One morning, just as the mother was beginning to feel some genuine worry, a fine, red-tailed hawk settled in the tall spruce above her on the hill. She greeted him and as the two of them talked, she told him about her concern for the little buds growing on her branches.
The old hawk kept a nest in the spruce and he was quite fond of the sight of the azalea blossoming in the spring. He thought for awhile about her plight, and then suddenly he had an idea. He would go speak with his friend, the North Wind.
With a few flaps of his mighty wings, he launched himself from the spruce’s high boughs and, catching an updraft, soared high into the air. Off to the west, he had seen a weather front developing.
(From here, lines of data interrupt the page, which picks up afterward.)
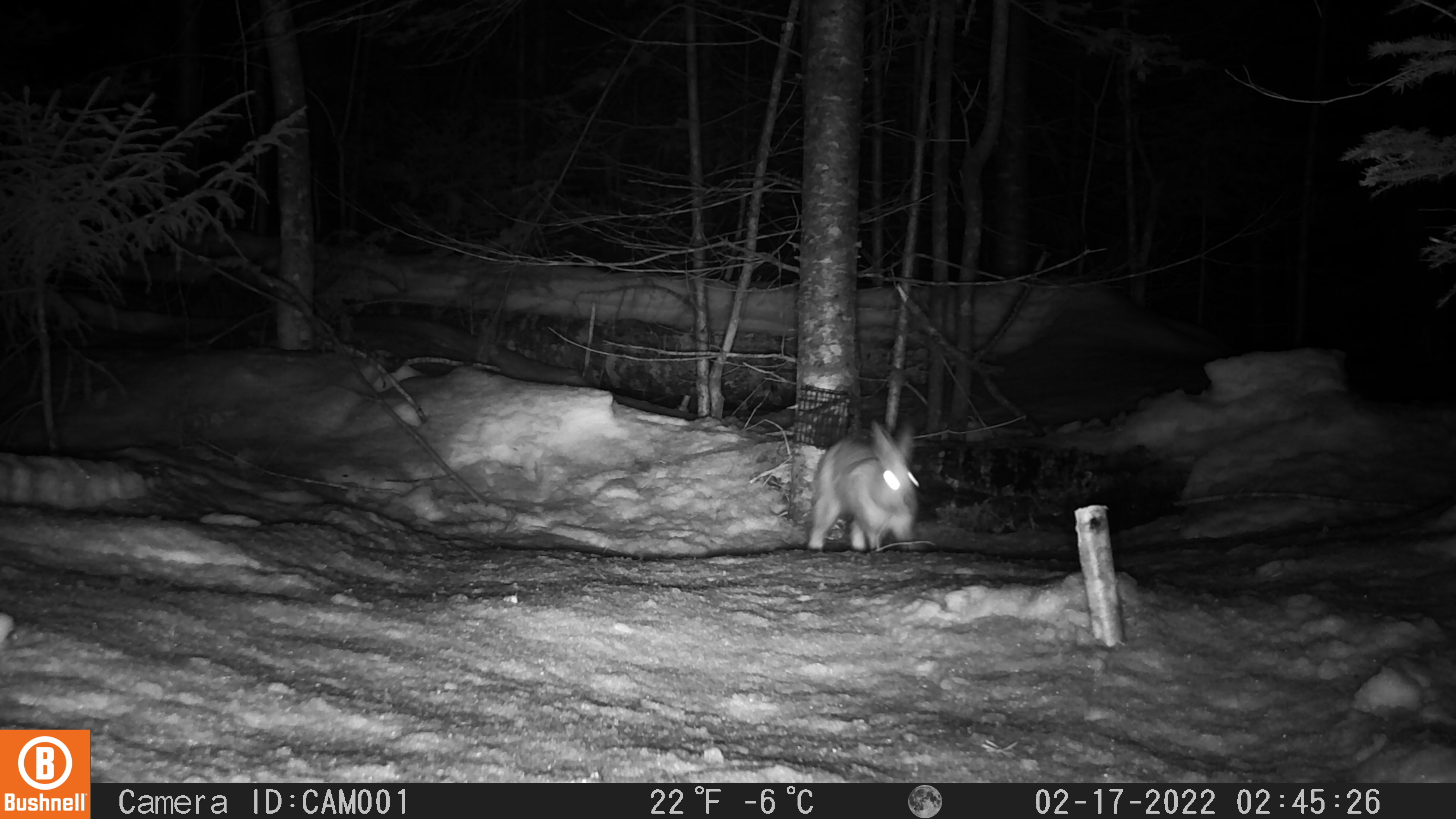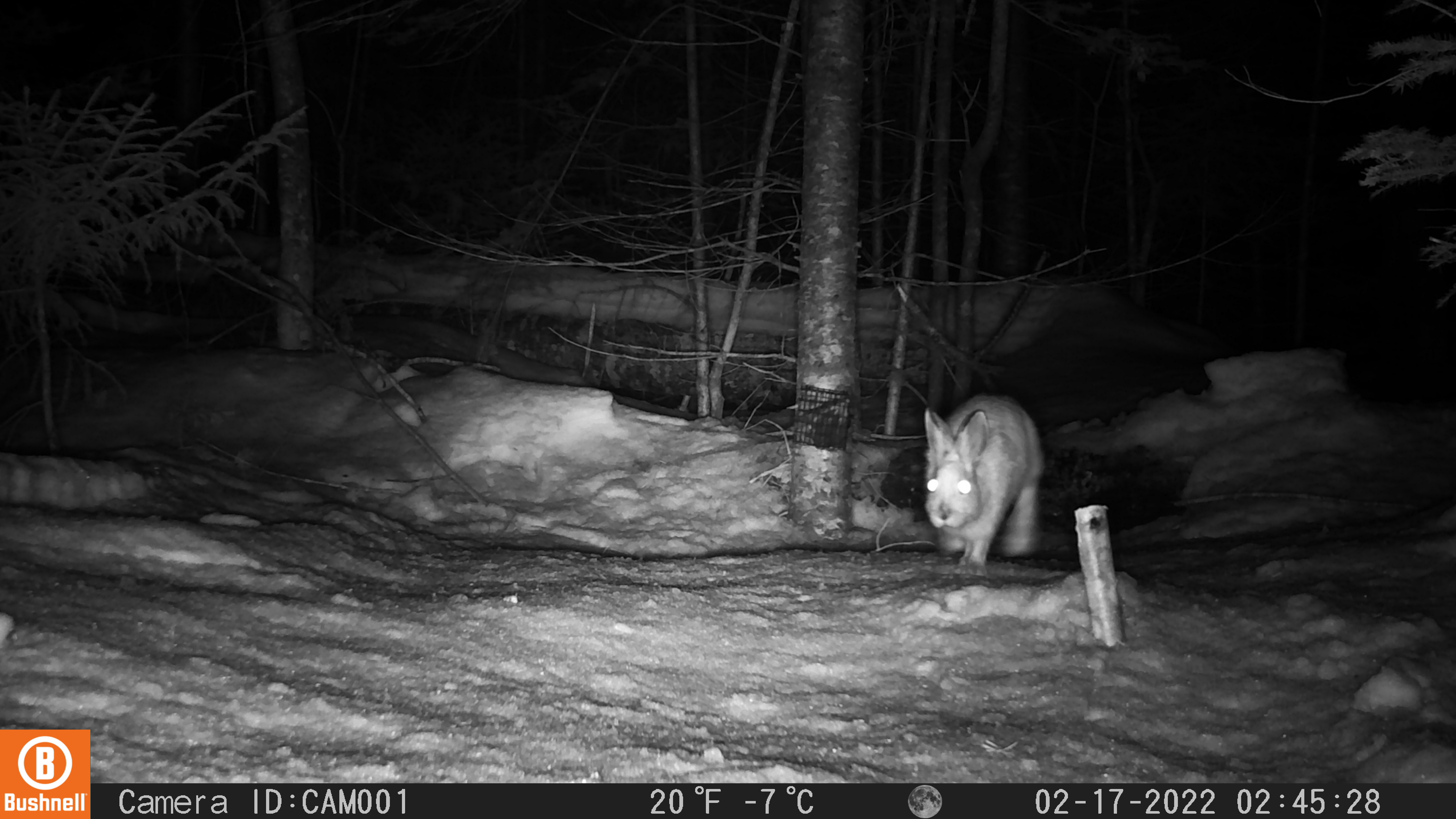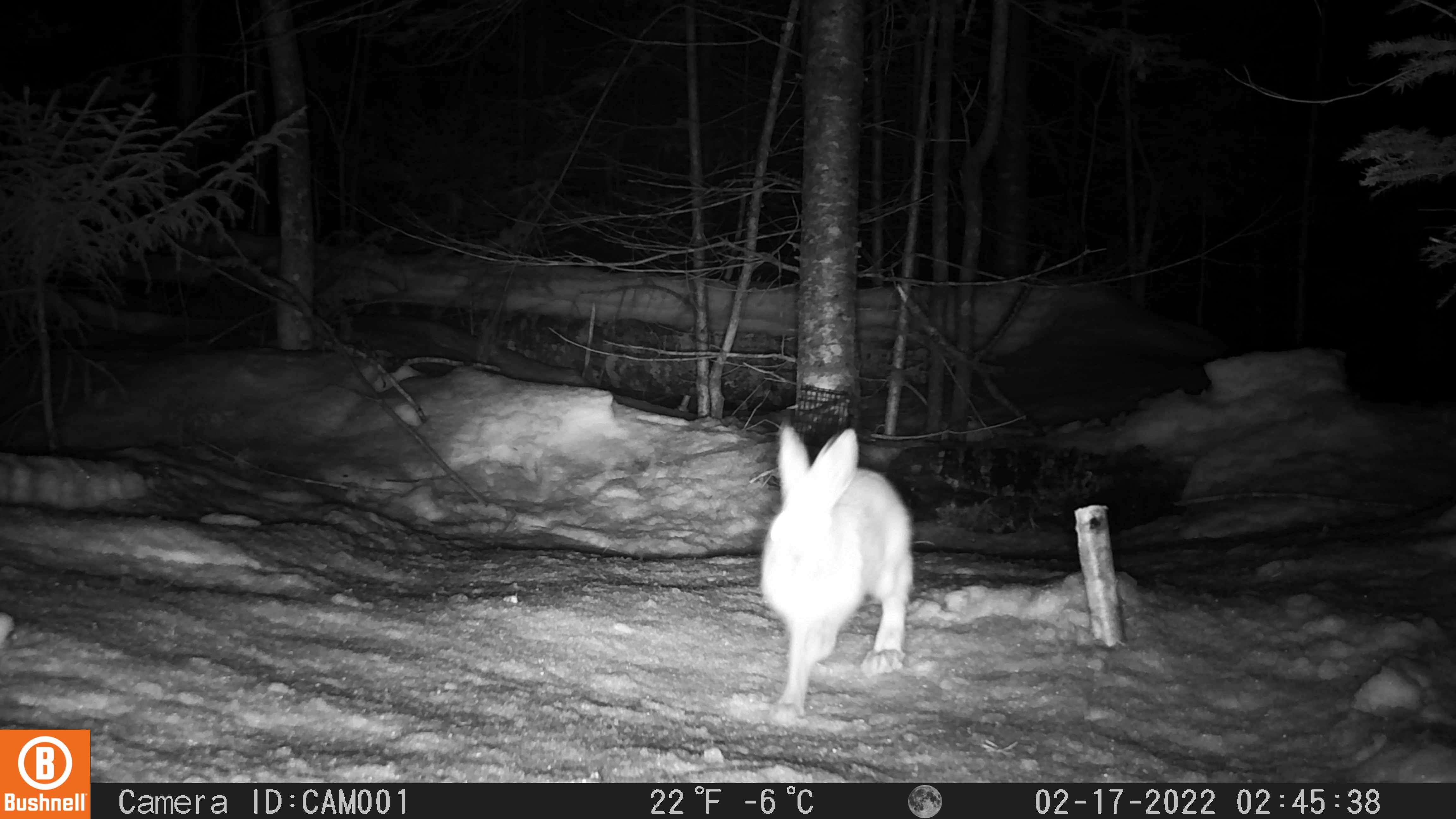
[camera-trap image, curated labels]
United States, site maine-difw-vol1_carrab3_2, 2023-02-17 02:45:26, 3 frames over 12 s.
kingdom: Animalia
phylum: Chordata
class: Mammalia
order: Lagomorpha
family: Leporidae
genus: Lepus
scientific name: Lepus americanus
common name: snowshoe hare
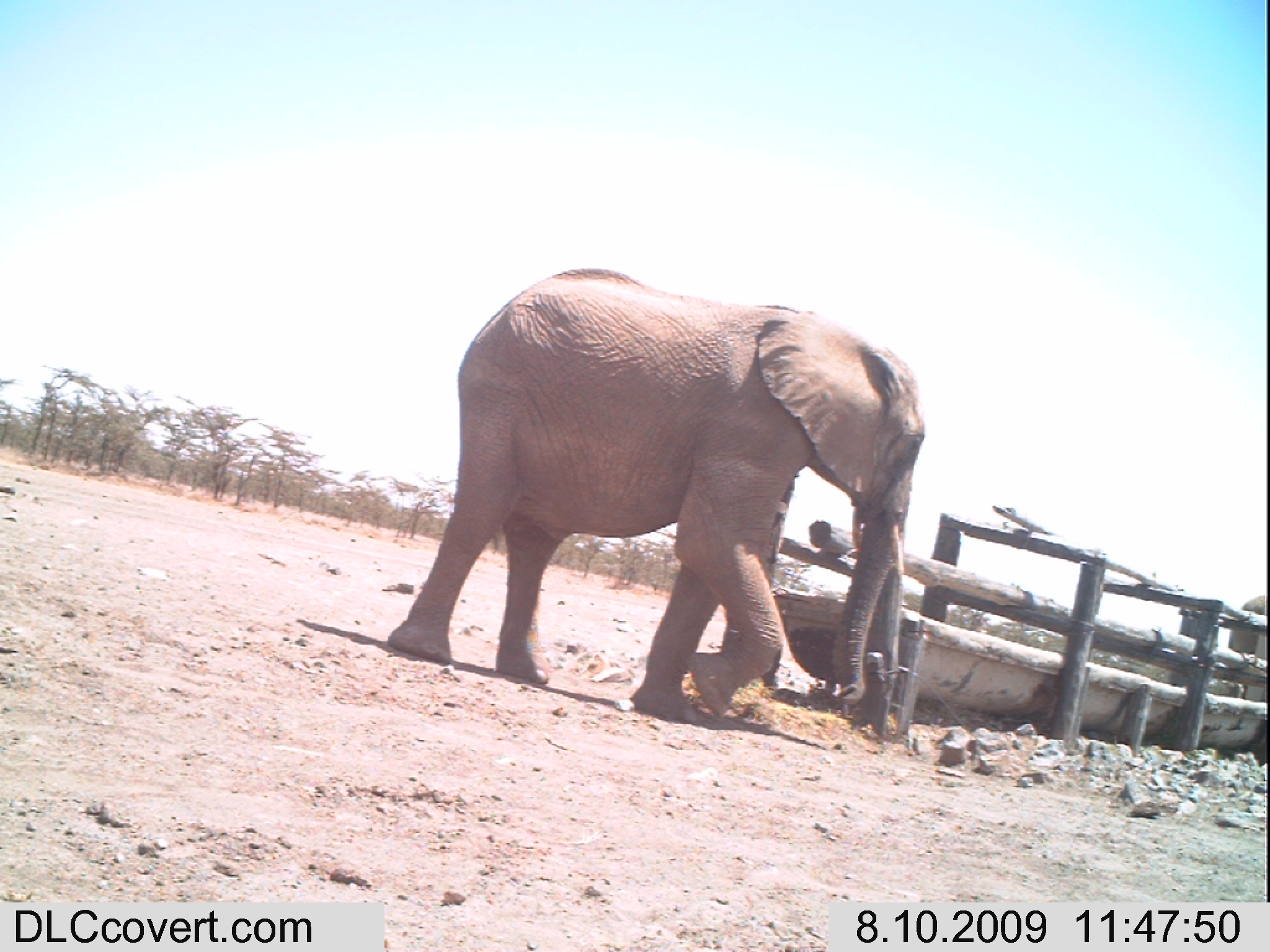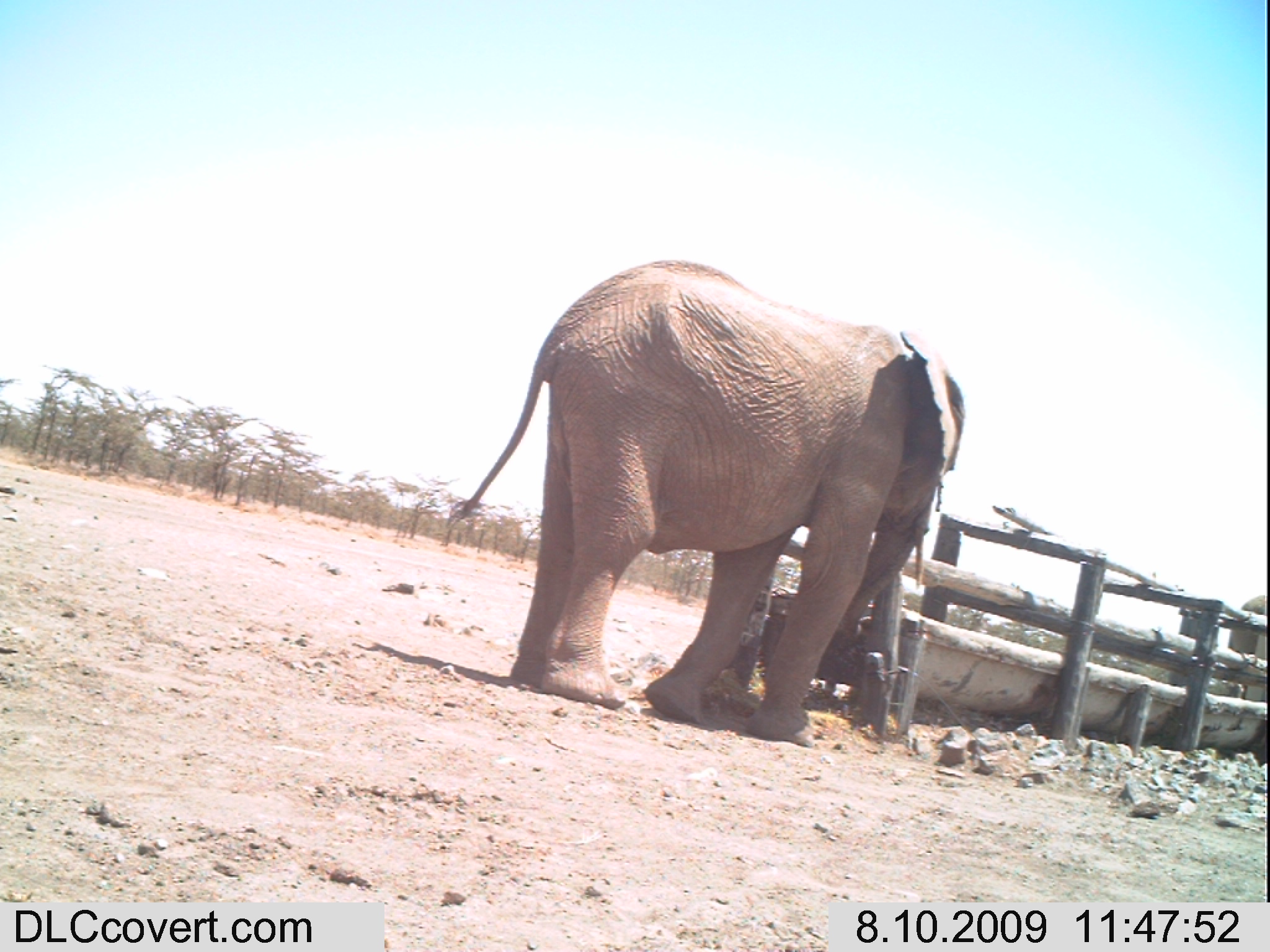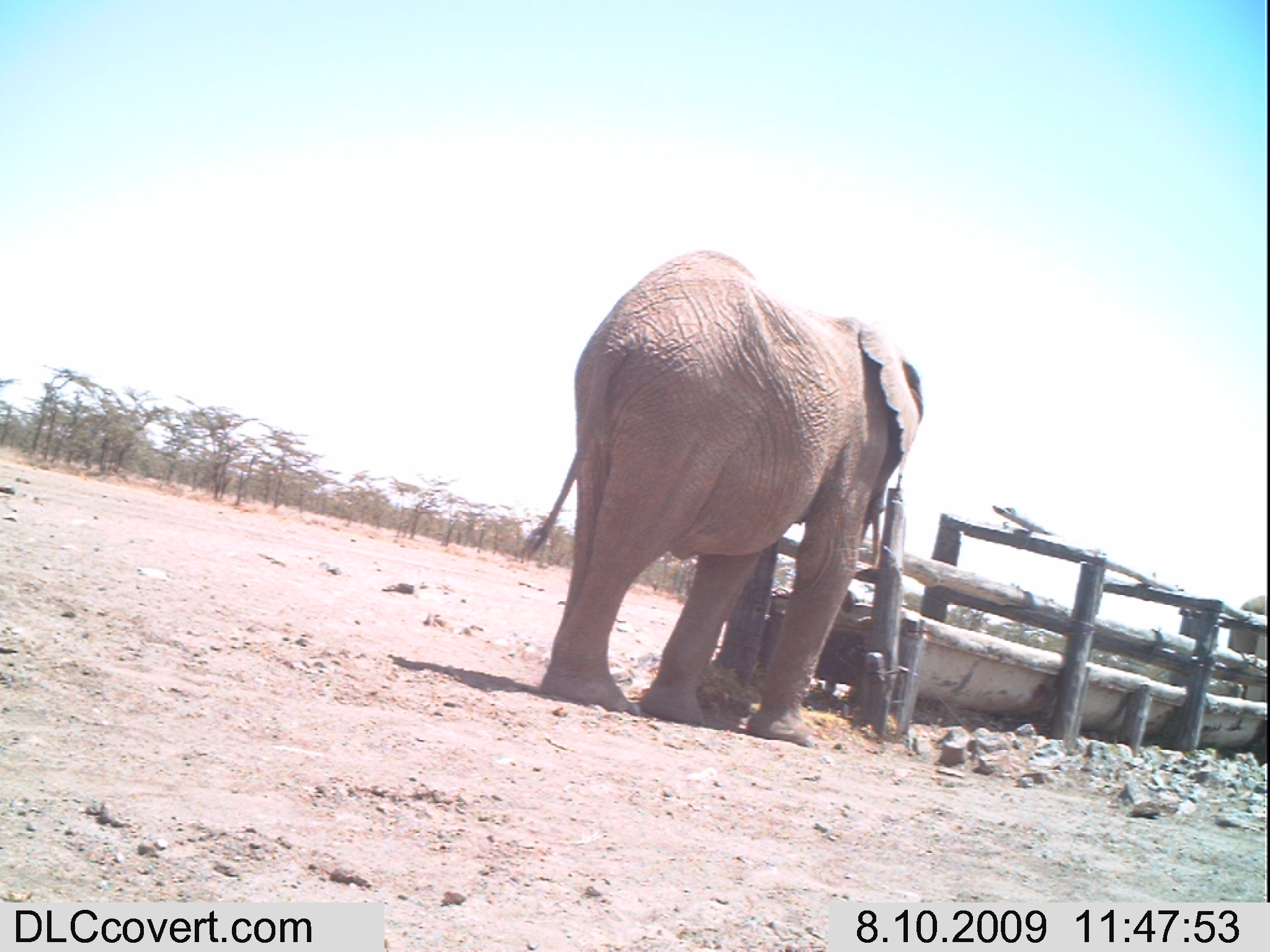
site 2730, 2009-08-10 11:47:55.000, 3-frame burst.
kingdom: Animalia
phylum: Chordata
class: Mammalia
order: Proboscidea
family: Elephantidae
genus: Loxodonta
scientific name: Loxodonta africana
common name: african bush elephant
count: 2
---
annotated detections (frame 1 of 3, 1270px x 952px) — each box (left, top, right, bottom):
loxodonta africana: (387, 266, 923, 726)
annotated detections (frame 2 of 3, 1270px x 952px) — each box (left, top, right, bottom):
loxodonta africana: (454, 258, 966, 747)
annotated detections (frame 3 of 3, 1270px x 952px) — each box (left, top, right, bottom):
loxodonta africana: (520, 245, 925, 744)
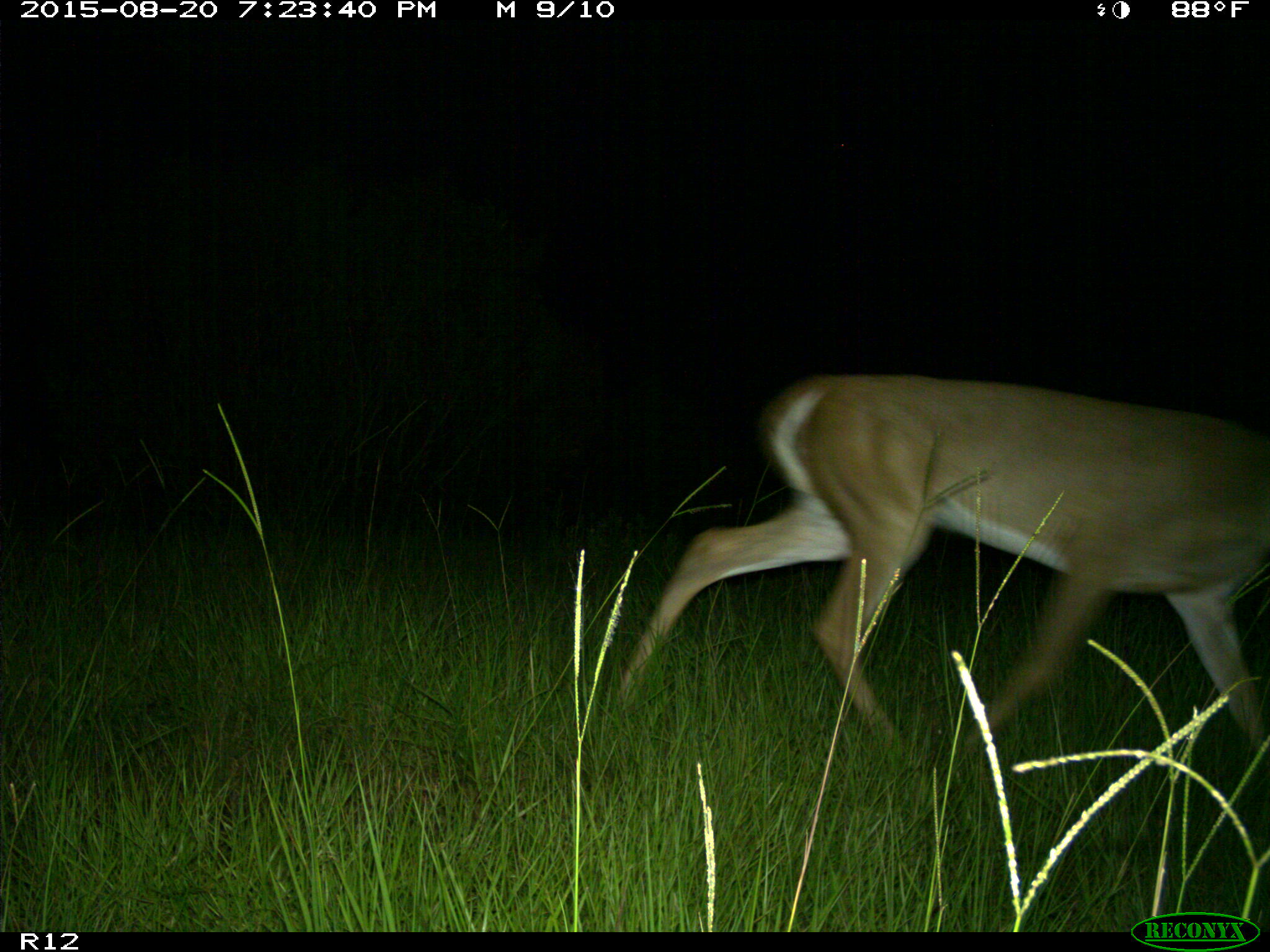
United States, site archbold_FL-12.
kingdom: Animalia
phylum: Chordata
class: Mammalia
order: Artiodactyla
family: Cervidae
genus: Odocoileus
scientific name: Odocoileus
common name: deer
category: unidentified deer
Maybe his friend could nudge it in the azalea’s direction.
The next afternoon, the mother plant saw the hawk again, circling overhead. “Don’t worry, Little Mother,” he called. “I ordered a treat for your babies, and it should be here any minute.” Then he disappeared from view, laughing.
A treat? The mother was still wondering what he might have meant when the first few snowflakes drifted down from the sky. Then more came, and more. And she opened her leaves wide to cup up the frosty white flakes, smiling with gladness.